◆ Extracted text:
Once in a while, there’s a movie that really touches me. I may not be the best movie in the world, but nowadays I find that stories that touch me are rarer to find. But ‘Un Frere’ (A Brother) took my soul in 70 minutes or so, and now I just need to tell the world to see it because chances are, it’ll touch someone else’s soul too.
Tom (Simon Royer) is vacationing with his family when he finds that another boy Felix (Marin Lafitte) is temporarily living in their house. And it doesn’t take a genius to see where this is going. He falls in love with him, and finds a little about himself in the process. Royer’s wide eyed innocent performance is spot on, and it was great to see that exact moment when we see him recognizing that he is attracted to Felix. And int he beginning we sense that Felix may not really be into it, but as their friendship deepens, we see Tom’s effect on him. This is a sweet and sour summer story, with elements of awakening and coming of age, and perhaps the French provincial version of ‘Call Me By Your Name.’ It’s charming, and it made me cry just a little bit.
This always happens. I would see films back to back and somehow there would be a connection between the two of them, and this time I have stumbled upon two films dealing with gender identity.
First up is ‘Girl,’ from Belgium. I know this was their entry last year for Best Foreign Film and I somehow missed this. But I have finally seen it (via Netflix) and I have to say I was quite taken by it. I know that this film has been twinned with some controversy, basically stemming from the lead actor being cast. Since this is a trans role dealing with the trans experience, the community was up in arms over the casting of a cis actor, Victor Polster, in the role of Lara, the film’s protagonist. Controversy aside, I think he plays the role perfectly – so internal, so quietly intense that most times I felt like I was watching a documentary – seeing a real living human being right up there on the screen. The story telling could be all over the place – plots are explored and never followed up – but his performance pulls it all together. There are some cringe worthy parts of the story line – the scene before the ending is worse than anything from a horror movie – but I also felt Lukas Dhont was able to express love, compassion, and acceptance. Hate this, protest it, love it – but definitely see it.

◆ Collected data:
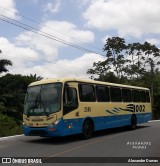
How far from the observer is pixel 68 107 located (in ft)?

◆ What you need to do:
1. In the film reviews, which actor plays Tom in 'Un Frere'?
2. Write the next part of the film reviews, picking up after their final sentence.
The listing has no connection to the film reviews.

◆ Results of the exercise:
1. Simon Royer

2.
There’s a similar but different kind of identity issue in ‘Tucked,’ from Director Jamie Patterson. The film centers around ‘Jackie,’ a drag queen in a London bar. Jackie is really Jack, played by Derren Nesbitt, and early in the film he has been diagnosed with cancer and is given six months to live. But Jackie is no ordinary drag queen – he is actually a straight man who just likes to cross dress, and he has been estranged from his daughter. Enter Faith (Jordan Stephens) a young up and coming drug performer who has been shunned by his family. He is taken under Jackie’s wing and…well, you don’t have to be a fortune teller to see what happens. This is certainly a smaller film with medium charm, and a big heart. Both its predictability and competent performances make up what makes it appealing – like fabulous glittered comfort food. Wear a boa and enjoy.